Parser fails on data with mixed encodings
enigmathix opened this issue · comments
enigmatix commented
When data contains a base64 encoding, then a plain text, the parser tries to decode the plain text as if it was base64, which results in an error. For example:
from io import BytesIO
import multipart
def on_field(field):
print('field', field)
def on_file(file):
print('file', file)
data = b'--foo\r\nContent-Type: text/plain; charset="UTF-8"\r\nContent-Disposition: form-data; name=field1\r\nContent-Transfer-Encoding: base64\r\n\r\nw6k=\r\n--foo\r\nContent-Type: text/plain; charset="UTF-8"\r\nContent-Disposition: form-data; name=field2\r\n\r\nsome text\r\n\r\n--foo--'
headers = {'Content-Type': 'multipart/form-data; boundary="foo"', 'Content-Length': str(len(data))}
multipart.parse_form(headers, BytesIO(data), on_field, on_file)
Output:
field Field(field_name=b'field1', value=b'\xc3\xa9')
Traceback (most recent call last):
File "/Library/Frameworks/Python.framework/Versions/3.11/lib/python3.11/site-packages/multipart/decoders.py", line 60, in write
decoded = base64.b64decode(val)
^^^^^^^^^^^^^^^^^^^^^
File "/Library/Frameworks/Python.framework/Versions/3.11/lib/python3.11/base64.py", line 88, in b64decode
return binascii.a2b_base64(s, strict_mode=validate)

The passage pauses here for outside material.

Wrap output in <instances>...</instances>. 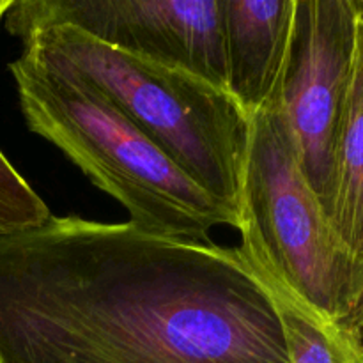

^^^^^^^^^^^^^^^^^^^^^^^^^^^^^^^^^^^^^^^^^^^^
binascii.Error: Incorrect padding
During handling of the above exception, another exception occurred:
Traceback (most recent call last):
File "/Users/christophe/xxxx.py", line 13, in <module>
multipart.parse_form(headers, BytesIO(data), on_field, on_file)
File "/Library/Frameworks/Python.framework/Versions/3.11/lib/python3.11/site-packages/multipart/multipart.py", line 1884, in parse_form
parser.write(buff)
File "/Library/Frameworks/Python.framework/Versions/3.11/lib/python3.11/site-packages/multipart/multipart.py", line 1776, in write
return self.parser.write(data)
^^^^^^^^^^^^^^^^^^^^^^^
File "/Library/Frameworks/Python.framework/Versions/3.11/lib/python3.11/site-packages/multipart/multipart.py", line 1058, in write
l = self._internal_write(data, data_len)
^^^^^^^^^^^^^^^^^^^^^^^^^^^^^^^^^^^^
File "/Library/Frameworks/Python.framework/Versions/3.11/lib/python3.11/site-packages/multipart/multipart.py", line 1327, in _internal_write
data_callback('part_data')
File "/Library/Frameworks/Python.framework/Versions/3.11/lib/python3.11/site-packages/multipart/multipart.py", line 1104, in data_callback
self.callback(name, data, marked_index, i)
File "/Library/Frameworks/Python.framework/Versions/3.11/lib/python3.11/site-packages/multipart/multipart.py", line 584, in callback
func(data, start, end)
File "/Library/Frameworks/Python.framework/Versions/3.11/lib/python3.11/site-packages/multipart/multipart.py", line 1665, in on_part_data
bytes_processed = vars.writer.write(data[start:end])
^^^^^^^^^^^^^^^^^^^^^^^^^^^^^^^^^^
File "/Library/Frameworks/Python.framework/Versions/3.11/lib/python3.11/site-packages/multipart/decoders.py", line 62, in write
raise DecodeError('There was an error raised while decoding '
multipart.exceptions.DecodeError: There was an error raised while decoding base64-encoded data.
The problem is that the parser is trying to decode the text "some text" as base64 when it's actually plain text.